• **Task instructions**: Copy the lines of the data below word for word, starting with the line that contains "Is point 261,57" and continuing through the end of the data, with both ends included.

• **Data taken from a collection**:
════════════════
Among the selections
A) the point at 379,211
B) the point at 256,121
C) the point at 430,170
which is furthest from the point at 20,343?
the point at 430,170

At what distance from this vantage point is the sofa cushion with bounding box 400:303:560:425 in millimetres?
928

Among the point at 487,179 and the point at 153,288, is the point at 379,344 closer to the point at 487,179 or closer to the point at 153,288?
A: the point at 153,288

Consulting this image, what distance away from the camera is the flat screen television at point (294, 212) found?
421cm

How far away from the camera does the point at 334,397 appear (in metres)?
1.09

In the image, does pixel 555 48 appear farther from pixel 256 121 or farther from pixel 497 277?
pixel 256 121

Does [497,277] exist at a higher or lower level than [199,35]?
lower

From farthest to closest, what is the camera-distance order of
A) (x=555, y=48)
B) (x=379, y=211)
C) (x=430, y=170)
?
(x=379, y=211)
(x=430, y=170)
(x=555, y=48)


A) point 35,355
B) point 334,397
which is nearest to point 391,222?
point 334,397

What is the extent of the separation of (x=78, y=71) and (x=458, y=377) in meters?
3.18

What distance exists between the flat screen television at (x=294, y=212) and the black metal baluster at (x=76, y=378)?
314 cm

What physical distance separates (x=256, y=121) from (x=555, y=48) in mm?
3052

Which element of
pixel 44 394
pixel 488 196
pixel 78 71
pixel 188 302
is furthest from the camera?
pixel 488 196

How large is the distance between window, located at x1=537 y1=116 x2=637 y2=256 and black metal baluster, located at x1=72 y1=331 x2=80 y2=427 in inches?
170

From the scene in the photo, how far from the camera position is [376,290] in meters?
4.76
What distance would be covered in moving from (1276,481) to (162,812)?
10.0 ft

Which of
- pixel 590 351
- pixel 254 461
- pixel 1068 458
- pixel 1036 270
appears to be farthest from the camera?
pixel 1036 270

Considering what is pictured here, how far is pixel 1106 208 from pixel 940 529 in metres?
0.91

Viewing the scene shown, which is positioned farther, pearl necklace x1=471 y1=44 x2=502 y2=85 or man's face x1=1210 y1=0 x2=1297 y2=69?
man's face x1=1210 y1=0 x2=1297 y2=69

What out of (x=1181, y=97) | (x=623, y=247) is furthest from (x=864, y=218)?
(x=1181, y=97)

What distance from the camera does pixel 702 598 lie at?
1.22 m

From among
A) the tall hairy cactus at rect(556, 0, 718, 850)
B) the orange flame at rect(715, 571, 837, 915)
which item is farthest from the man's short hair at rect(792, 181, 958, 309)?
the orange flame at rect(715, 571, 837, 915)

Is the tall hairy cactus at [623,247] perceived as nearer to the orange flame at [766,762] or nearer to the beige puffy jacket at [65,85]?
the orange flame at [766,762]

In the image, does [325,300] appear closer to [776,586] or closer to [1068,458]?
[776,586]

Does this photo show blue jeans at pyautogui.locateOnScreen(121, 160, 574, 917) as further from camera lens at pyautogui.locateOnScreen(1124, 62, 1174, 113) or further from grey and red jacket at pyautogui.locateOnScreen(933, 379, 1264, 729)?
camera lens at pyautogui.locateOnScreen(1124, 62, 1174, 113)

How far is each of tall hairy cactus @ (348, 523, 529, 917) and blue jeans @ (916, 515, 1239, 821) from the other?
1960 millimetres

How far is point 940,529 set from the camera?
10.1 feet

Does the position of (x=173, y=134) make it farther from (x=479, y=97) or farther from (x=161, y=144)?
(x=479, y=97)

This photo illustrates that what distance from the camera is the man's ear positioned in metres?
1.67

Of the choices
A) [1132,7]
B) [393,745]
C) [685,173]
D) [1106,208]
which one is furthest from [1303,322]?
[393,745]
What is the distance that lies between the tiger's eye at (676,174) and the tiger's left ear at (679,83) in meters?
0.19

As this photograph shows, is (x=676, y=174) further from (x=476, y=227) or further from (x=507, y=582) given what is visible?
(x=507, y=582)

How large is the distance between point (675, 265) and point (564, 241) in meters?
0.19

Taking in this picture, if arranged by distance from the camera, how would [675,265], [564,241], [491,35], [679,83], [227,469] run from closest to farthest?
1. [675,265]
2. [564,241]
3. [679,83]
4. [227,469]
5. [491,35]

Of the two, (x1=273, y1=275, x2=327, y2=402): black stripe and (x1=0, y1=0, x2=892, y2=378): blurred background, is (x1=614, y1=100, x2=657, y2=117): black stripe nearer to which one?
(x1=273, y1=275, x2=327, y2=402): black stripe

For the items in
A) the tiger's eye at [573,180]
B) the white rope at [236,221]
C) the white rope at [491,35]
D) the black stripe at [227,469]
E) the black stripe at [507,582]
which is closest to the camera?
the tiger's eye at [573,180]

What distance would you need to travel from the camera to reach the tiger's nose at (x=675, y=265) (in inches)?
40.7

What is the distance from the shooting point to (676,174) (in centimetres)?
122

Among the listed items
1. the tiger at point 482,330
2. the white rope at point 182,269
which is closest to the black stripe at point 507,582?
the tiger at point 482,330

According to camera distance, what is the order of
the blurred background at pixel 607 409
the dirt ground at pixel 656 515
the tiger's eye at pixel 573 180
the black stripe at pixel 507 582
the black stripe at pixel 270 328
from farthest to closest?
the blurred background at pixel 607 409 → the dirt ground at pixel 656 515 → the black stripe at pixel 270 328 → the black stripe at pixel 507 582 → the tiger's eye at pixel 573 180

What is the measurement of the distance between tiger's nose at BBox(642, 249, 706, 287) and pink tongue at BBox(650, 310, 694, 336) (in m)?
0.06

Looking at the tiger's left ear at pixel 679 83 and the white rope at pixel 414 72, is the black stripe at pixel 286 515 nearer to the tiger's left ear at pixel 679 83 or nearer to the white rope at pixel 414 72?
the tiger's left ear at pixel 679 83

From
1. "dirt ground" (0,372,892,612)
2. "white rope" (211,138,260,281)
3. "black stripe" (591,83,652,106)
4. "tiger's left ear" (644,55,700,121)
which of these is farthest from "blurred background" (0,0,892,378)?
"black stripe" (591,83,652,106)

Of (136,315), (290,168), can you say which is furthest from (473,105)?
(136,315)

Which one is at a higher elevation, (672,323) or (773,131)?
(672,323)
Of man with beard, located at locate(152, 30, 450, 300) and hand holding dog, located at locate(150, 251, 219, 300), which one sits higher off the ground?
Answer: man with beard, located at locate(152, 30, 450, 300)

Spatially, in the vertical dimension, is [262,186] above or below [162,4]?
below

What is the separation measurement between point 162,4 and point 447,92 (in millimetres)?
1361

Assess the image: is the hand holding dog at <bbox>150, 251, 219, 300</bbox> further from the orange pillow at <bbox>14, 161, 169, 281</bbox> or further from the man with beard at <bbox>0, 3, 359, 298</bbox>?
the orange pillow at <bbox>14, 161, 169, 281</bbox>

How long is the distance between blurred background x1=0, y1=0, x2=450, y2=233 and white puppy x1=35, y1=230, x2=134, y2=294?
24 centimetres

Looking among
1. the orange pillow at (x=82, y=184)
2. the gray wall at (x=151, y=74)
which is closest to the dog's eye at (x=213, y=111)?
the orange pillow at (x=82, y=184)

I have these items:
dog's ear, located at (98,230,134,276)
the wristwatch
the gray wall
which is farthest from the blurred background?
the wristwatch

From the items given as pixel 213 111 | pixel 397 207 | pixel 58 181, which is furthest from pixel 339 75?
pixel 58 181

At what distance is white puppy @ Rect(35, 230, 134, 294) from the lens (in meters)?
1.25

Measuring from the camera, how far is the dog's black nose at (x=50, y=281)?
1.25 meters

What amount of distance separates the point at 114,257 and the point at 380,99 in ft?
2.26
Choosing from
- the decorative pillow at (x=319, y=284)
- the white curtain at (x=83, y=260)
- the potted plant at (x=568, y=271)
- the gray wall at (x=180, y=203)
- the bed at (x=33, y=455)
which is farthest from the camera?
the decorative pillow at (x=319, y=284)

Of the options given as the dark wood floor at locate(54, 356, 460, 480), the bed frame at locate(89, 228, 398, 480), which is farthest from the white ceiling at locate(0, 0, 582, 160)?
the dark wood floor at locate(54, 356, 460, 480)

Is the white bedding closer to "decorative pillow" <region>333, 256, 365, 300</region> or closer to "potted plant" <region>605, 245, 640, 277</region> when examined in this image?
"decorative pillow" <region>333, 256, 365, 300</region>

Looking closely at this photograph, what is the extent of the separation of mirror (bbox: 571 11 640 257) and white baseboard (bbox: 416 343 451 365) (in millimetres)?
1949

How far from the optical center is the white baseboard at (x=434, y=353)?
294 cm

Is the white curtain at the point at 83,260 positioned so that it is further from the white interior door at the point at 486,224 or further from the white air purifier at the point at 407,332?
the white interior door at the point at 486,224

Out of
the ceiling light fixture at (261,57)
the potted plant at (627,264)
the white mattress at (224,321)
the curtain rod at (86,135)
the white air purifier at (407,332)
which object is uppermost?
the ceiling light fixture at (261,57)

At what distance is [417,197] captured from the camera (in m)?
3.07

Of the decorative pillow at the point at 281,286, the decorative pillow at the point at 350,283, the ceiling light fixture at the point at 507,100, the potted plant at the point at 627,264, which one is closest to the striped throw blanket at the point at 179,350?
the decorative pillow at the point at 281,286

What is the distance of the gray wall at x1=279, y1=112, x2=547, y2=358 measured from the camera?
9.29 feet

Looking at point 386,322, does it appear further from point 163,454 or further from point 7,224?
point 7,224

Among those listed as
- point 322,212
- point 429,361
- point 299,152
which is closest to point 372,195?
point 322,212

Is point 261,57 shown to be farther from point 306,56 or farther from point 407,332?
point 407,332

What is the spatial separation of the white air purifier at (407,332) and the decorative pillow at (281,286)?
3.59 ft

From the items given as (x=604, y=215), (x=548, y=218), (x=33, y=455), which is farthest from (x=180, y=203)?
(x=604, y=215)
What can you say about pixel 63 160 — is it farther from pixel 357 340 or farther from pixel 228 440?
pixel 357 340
════════════════
• **Completed task**:
Is point 261,57 shown to be farther from point 306,56 or farther from point 407,332?
point 407,332

What is the spatial separation of the white air purifier at (407,332) and the decorative pillow at (281,286)?
3.59 ft

From the items given as (x=604, y=215), (x=548, y=218), (x=33, y=455), which is farthest from (x=180, y=203)?
(x=604, y=215)
What can you say about pixel 63 160 — is it farther from pixel 357 340 or farther from pixel 228 440?
pixel 357 340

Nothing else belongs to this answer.